Este ejemplo nos debe hacer reflexionar sobre hasta qué punto los ciudadanos tenemos formadas unas preferencias claras sobre nuestras opciones en salud y también sobre hasta qué punto el sistema influye en exceso en los ciudadanos con sus opciones por defecto. Como se pueden imaginar, el uso de medidas en las que los pacientes tienen que decidir activamente hacer algo (“opt-in”) o no hacerlo (“opt-out”) tiene un enorme potencial para afectar a las tasas de vacunación o incrementar el uso de medicamentos genéricos cuando el prescriptor haya indicado una marca específica de un determinado principio activo.
En las últimas semanas he podido ver directamente el poder que tienen las opciones por defecto, incluso cuando los médicos pretenden ofrecer cierta libertad de elección al paciente. A un familiar cercano de muy avanzada edad le han diagnosticado un tumor. Dado que vive en otra provincia, y ante la decisión de tratarlo en su provincia de origen o donde residimos nosotros, hemos terminado teniendo la opinión acerca de cómo tratarlo de dos servicios de oncología distintos. A pesar de que la evidencia diagnóstica de la que disponían los dos equipos era exactamente la misma, uno de ellos ha recomendado un tratamiento conservador, teniendo en cuenta la edad del paciente, mientras que el otro nos ha ofrecido una cirugía “curativa” que implica una intervención mucho más agresiva, un ingreso hospitalario mucho más largo y la casi certeza de alimentar al paciente por sonda durante varias semanas. Si bien no dudo que ambos servicios –los dos altamente cualificados y reconocidos– realmente ofrecían la que sinceramente creían que era la mejor opción para el paciente, también ambos nos presentaban “su” opción como “lo que se hace normalmente en estos casos”. Sin embargo, de no haber tenido opción a dos opiniones tan contradictorias, lo normal sería que nos hubiéramos dejado llevar por el principio de autoridad de la única opción que hubiéramos tenido, con consecuencias probables diametralmente opuestas.

*Acciones a realizar*.
A. Indique si cada afirmación concuerda con el fragmento sobre las opciones por defecto en salud: (i) los dos equipos de oncología contaban con la misma evidencia diagnóstica; (ii) el familiar enfermo vive en la misma provincia que quien escribe; (iii) ambos servicios presentaron su propuesta como la práctica habitual en esos casos. Responda sí o no y cite textualmente las palabras del fragmento que lo deciden.
B. Prosiga el fragmento sobre las opciones por defecto en salud a continuación de su última oración.
Las entradas no guardan relación alguna con el fragmento.

[Entradas de datos guardadas]

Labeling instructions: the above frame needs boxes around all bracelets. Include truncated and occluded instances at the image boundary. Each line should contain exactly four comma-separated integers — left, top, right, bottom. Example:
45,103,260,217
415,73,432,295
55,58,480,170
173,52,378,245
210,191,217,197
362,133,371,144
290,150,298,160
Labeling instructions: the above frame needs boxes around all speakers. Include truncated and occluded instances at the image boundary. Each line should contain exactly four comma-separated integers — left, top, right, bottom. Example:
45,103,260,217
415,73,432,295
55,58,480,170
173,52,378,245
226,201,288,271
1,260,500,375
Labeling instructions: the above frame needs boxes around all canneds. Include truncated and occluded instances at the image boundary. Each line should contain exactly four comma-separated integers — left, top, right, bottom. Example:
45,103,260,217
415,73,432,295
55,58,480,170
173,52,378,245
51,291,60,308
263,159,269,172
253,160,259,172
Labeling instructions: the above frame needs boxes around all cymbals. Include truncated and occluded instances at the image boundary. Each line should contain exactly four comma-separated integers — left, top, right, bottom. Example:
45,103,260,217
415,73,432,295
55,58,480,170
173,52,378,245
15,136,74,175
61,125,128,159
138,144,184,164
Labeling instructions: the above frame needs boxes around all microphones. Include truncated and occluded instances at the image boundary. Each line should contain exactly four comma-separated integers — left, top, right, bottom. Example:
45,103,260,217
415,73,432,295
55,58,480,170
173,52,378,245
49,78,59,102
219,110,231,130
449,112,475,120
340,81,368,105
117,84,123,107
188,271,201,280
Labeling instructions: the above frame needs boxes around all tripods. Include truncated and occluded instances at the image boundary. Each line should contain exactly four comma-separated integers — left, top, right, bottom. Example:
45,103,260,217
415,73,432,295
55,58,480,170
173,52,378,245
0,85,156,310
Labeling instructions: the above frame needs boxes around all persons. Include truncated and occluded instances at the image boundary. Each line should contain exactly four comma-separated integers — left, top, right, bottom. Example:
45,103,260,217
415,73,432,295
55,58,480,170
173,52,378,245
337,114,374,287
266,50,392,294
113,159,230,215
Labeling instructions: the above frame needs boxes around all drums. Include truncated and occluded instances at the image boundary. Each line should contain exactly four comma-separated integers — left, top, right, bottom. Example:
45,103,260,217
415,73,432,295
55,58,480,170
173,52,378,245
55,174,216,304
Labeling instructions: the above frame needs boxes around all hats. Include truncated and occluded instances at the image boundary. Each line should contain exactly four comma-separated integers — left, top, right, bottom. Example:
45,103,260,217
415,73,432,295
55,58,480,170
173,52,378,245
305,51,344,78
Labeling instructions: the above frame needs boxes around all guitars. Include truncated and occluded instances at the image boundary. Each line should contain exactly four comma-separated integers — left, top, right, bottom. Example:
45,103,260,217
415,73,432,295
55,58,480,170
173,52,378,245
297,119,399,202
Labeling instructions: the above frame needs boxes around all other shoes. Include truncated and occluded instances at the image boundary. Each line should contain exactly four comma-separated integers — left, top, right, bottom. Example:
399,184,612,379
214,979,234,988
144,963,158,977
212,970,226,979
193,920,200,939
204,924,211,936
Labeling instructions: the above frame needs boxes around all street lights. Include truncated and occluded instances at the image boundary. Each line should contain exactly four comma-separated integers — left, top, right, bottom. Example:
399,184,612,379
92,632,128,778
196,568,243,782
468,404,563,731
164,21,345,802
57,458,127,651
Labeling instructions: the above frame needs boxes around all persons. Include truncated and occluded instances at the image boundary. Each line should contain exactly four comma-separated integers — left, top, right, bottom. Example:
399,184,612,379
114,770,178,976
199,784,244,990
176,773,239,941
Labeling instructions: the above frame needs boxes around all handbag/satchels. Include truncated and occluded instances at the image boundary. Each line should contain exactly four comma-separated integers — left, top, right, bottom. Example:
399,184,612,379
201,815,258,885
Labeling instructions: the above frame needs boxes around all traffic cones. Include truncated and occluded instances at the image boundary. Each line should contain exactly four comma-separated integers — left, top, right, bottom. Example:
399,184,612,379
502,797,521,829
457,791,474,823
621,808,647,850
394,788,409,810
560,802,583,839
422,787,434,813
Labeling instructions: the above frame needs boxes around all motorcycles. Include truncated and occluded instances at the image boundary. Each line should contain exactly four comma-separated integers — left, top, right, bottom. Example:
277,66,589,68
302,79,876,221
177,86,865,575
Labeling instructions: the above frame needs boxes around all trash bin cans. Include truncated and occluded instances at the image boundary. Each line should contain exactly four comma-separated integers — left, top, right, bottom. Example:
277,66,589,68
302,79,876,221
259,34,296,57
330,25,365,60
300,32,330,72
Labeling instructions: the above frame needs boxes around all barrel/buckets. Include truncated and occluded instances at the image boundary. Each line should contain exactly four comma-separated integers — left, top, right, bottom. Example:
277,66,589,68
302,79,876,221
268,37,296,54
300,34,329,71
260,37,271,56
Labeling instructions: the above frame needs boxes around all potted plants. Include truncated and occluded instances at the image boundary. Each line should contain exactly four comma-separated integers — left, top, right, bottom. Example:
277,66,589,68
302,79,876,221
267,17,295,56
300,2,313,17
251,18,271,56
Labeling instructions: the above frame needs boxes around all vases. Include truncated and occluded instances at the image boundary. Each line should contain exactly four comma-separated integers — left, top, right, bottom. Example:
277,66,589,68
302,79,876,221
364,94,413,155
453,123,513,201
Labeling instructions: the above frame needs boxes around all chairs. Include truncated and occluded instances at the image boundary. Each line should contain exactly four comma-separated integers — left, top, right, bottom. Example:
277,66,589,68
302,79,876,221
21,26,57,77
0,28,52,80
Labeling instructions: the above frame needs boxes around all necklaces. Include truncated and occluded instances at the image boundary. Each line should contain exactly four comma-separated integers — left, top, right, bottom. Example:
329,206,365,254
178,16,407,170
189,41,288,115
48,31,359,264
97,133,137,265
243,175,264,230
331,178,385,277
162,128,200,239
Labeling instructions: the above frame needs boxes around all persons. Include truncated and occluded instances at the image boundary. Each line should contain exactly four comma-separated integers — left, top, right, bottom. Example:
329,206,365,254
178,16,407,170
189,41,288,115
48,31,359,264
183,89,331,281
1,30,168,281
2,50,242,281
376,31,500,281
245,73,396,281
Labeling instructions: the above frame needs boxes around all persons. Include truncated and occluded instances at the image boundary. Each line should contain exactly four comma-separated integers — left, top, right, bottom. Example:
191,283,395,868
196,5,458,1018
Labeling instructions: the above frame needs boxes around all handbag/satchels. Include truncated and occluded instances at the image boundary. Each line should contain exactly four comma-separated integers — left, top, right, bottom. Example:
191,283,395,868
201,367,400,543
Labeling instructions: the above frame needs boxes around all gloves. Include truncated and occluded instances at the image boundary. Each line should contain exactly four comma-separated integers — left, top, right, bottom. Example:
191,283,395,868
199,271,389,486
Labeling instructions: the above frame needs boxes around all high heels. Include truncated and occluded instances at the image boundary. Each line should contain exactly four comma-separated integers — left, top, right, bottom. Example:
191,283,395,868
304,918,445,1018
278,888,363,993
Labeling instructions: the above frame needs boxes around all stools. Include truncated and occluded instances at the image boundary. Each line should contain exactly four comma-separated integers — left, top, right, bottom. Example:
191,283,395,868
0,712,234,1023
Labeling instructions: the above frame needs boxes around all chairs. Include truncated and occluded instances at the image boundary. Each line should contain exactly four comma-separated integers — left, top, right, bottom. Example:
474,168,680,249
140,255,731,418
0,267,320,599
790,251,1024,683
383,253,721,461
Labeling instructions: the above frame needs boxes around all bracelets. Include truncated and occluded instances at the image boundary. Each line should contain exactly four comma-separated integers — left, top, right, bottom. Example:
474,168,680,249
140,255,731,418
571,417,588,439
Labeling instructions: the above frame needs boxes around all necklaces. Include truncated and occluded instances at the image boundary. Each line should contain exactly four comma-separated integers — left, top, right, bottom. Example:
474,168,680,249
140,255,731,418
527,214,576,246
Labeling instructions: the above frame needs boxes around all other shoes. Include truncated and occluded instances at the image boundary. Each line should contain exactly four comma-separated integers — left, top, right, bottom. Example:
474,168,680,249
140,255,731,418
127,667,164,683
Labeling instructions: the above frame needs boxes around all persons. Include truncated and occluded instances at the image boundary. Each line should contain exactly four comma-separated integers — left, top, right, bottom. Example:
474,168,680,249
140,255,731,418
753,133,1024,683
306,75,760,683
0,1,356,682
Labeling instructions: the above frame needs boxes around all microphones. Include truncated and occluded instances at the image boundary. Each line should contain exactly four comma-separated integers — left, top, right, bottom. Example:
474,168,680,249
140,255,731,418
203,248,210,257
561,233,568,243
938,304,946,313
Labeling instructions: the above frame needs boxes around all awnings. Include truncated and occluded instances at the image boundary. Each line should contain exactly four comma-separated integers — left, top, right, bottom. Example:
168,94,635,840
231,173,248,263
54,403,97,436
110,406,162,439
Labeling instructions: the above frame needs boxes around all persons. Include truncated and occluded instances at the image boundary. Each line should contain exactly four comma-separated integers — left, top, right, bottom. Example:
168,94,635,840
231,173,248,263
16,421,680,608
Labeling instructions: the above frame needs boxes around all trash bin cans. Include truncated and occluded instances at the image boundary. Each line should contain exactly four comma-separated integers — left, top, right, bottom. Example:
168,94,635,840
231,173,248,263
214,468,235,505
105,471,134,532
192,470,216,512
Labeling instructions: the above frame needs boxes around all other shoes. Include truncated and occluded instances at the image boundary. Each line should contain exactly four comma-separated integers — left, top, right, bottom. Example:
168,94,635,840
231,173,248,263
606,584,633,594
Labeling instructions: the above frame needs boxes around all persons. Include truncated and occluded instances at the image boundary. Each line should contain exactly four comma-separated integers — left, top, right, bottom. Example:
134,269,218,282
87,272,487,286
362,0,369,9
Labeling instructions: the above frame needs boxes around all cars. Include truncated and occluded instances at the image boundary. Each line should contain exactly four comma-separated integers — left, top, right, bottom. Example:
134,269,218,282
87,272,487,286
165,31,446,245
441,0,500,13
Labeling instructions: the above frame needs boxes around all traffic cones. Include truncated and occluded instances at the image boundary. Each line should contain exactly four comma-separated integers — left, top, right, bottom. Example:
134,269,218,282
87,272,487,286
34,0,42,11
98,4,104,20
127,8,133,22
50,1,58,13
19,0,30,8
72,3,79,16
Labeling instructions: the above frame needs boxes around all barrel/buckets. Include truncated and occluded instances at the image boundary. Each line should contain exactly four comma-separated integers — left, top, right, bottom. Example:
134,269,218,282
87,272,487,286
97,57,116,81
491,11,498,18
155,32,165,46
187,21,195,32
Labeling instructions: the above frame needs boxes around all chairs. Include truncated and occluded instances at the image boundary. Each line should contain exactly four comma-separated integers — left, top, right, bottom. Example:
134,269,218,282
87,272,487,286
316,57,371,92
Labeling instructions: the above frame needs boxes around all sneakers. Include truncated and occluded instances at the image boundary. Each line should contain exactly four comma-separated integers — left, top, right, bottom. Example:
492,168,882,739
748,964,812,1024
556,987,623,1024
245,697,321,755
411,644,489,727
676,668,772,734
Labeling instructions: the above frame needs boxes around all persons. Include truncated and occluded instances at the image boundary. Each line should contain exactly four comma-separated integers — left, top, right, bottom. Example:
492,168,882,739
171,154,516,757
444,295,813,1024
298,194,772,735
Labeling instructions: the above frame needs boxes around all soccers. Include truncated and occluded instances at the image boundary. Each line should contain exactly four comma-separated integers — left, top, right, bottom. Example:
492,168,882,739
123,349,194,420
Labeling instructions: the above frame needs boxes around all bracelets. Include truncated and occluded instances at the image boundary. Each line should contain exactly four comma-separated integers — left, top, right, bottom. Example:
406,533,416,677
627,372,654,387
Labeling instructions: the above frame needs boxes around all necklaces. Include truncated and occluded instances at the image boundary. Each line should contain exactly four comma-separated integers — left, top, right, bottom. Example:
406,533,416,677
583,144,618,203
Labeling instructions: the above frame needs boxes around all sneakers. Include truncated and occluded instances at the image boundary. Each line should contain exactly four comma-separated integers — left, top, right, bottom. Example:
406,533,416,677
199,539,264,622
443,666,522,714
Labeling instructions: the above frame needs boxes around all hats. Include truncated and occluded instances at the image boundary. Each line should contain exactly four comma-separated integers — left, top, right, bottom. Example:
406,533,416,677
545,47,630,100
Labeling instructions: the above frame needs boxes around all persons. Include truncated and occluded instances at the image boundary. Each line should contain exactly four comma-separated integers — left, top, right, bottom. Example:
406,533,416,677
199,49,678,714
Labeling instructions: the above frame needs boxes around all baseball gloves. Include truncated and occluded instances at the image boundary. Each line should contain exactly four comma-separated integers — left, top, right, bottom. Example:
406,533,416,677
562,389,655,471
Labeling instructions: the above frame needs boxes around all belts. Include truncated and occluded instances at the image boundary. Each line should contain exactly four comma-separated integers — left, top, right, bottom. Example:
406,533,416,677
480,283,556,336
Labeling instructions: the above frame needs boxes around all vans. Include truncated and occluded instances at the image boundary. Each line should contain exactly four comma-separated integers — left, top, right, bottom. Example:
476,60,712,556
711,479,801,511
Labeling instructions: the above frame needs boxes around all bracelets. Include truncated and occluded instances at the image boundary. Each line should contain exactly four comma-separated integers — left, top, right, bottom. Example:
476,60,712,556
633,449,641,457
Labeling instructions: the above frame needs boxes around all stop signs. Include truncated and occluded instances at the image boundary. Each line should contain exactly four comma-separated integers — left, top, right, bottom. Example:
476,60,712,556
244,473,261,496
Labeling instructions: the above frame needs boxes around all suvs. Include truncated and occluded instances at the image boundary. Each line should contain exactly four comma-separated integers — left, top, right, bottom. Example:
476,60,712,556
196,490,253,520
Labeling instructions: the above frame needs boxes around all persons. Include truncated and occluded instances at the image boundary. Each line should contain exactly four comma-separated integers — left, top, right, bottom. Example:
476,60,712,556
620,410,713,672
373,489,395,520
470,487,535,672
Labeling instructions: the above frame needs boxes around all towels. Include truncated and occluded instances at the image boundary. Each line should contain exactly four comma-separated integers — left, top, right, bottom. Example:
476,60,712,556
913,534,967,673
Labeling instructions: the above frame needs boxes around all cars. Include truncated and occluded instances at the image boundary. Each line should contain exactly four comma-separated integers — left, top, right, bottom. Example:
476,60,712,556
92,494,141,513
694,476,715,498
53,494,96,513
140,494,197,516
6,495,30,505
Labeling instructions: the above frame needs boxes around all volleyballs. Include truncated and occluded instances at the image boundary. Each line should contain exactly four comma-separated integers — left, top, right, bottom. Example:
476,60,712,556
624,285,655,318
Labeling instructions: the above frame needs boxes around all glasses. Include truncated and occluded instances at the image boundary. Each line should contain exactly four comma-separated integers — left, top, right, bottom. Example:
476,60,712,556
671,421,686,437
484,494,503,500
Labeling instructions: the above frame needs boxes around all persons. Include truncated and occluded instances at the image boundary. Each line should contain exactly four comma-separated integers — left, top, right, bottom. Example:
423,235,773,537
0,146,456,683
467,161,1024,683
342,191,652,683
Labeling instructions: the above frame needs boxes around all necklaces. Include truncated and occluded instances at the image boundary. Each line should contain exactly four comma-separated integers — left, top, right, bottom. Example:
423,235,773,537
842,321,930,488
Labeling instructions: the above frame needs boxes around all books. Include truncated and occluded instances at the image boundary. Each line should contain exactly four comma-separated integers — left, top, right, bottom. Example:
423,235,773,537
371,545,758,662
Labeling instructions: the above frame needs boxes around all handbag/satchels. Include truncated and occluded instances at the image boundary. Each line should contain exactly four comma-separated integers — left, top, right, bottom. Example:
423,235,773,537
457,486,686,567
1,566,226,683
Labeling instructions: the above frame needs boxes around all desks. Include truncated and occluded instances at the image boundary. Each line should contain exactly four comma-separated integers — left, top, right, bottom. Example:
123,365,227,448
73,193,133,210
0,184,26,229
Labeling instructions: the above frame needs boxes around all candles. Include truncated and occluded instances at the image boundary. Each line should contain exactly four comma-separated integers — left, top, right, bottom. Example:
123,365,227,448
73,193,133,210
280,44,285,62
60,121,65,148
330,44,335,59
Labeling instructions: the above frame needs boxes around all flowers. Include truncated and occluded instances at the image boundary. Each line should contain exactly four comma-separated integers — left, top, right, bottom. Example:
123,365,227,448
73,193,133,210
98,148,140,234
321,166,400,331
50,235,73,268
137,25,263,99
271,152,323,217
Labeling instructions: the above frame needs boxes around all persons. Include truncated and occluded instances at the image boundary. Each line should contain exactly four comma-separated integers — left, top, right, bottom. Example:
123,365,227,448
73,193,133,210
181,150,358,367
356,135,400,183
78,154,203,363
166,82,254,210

*Lista de respuestas*.
A.
(i) Sí: «la evidencia diagnóstica de la que disponían los dos equipos era exactamente la misma».
(ii) No: «Dado que vive en otra provincia».
(iii) Sí: «ambos nos presentaban “su” opción como “lo que se hace normalmente en estos casos”».

B.
Naturalmente que las opciones por defecto deben existir, pues en muchos casos hay que tomar un rumbo determinado incluso cuando el paciente o sus responsables no están en condiciones de tomar una decisión o no cuentan con información relevante para hacerlo. Pero seamos conscientes de que el puro diseño sobre qué opción es la definida como opción por defecto no es inocua. Debemos otorgar a los prescriptores de las decisiones por defecto una responsabilidad y no dejar que la conveniencia, el orden natural o la tradición sobre “como se han hecho las cosas”, empañe la que puede terminar siendo la mejor opción posible. Busquemos que, en entornos donde realmente existen diversas posibilidades sobre las que no exista consenso, se presenten los potenciales beneficios y costes de forma equilibrada para que quien termine decidiendo lo haga realmente de manera consentida e informada.